## [Text passage]
::::
The attacks against the Oromo populations in Eastern Hararghe came
barely a month after rights group Amnesty International called on the
Ethiopian government to disband
the Liyu Police paramilitary group. Whether or not the attacks against
the Garri Somali clan in and around Moyale were to avenge Liyu Police
raids into Oromia isn’t clear. But if they were, the Liyu Police haven’t
been targeted in any way.
“After the federal government declared a state of emergency,
the Liyu Police retreated from Moyale,” explained Ibrahim Haro, a
former member of the Somali State parliament and member of the Garri
clan. “They haven’t been here in four months.”
Ibrahim criticizes the federal government’s inaction. “We have fought
to prevent Al Shabab militants from crossing into the country from
Somalia. We keep the border safe from foreign threats. But when our
people are being butchered like animals, they don’t even talk about us
in Addis Ababa.”
According to the former Somali State MP, countless members of the
Garri clan have been displaced since last week, although he stopped
short of stating a number. “Many have crossed the border,” he said.
“Many have sought refuge in the Garri Somali territories on the Kenyan
side of the border.”
::::
## [Requirement 1]
Swap "paramilitary" for "security" in the report on the attacks in Eastern Hararghe, and give the part between "The attacks against the" and "in any way.", inclusive, with that change made.
## [Requirement 2]
Write the next part of the report on the attacks in Eastern Hararghe, starting after its last sentence.

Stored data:
::::
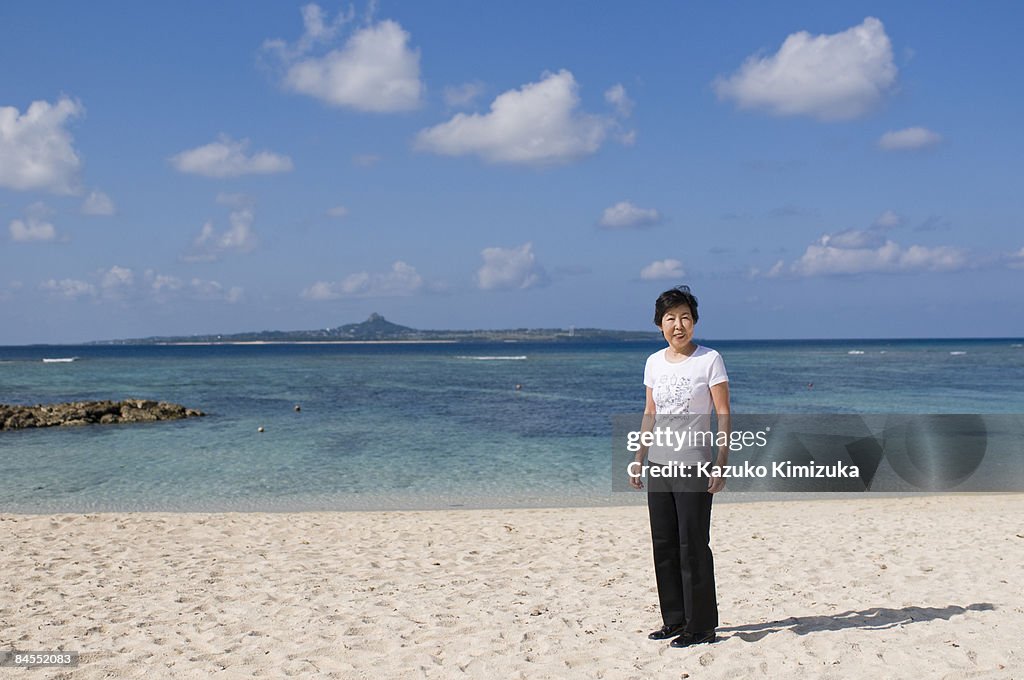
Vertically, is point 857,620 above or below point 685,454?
below

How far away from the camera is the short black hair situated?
16.0 ft

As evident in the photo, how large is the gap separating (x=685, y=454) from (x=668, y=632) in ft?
4.72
::::
## [Exercise answer 1]
The attacks against the Oromo populations in Eastern Hararghe came
barely a month after rights group Amnesty International called on the
Ethiopian government to disband
the Liyu Police security group. Whether or not the attacks against
the Garri Somali clan in and around Moyale were to avenge Liyu Police
raids into Oromia isn’t clear. But if they were, the Liyu Police haven’t
been targeted in any way.

## [Exercise answer 2]
Opride has been able to confirm that the Garri Somali
community in Kenya has been able to take up their concerns with the
highest level of Kenyan government. Members of the community as well as
several Kenyan Somali MPs were also given an audience with Ethiopia’s
ambassador to Kenya, Dina Mufti.
Dina Mufti (second from bottom right) meeting with Garri elders and Kenyan Somali MPs last week
Possible involvement of the Oromia state government?
A Borana Oromo resident of Moyale, who spoke to Opride on
the condition of anonymity, denied that Oromia State President Lemma
Megersa ordered the massacre, but agrees that Oromia state elements are
involved. “Members of the Borana community collected donations from
people demanding action be taken to defend our communities. This money
was collected and used to recruit gunmen and among them are members of
the regional security forces. But I don’t condone what they’ve done,
nobody asked them to burn down villages and massacre people.”
“Garri Somali gunmen are partially responsible for this mess. They
have been terrorizing people in the town of Moyale for months now,”
explained the individual. “Moyale has always been a thriving business
town. But in recent months, members of the Garri militias have carried
out shootings and carjackings in the town itself on anyone who isn’t
Garri. The area between the city’s bus terminal and the Great Mosque
used to be business wise, the most lucrative part of Moyale. Now it’s
too dangerous to go there. In just four months, they turned that area
into a ghost town.”
The individual laments the situation in Moyale. “The region is
divided. The Garri militias have not only cordoned off the areas of
Moyale between the mosque and bus terminal, but they have dug trenches
there. Meanwhile our forces are committing atrocities that make them no
better than the Liyu Police. It’s horrible.”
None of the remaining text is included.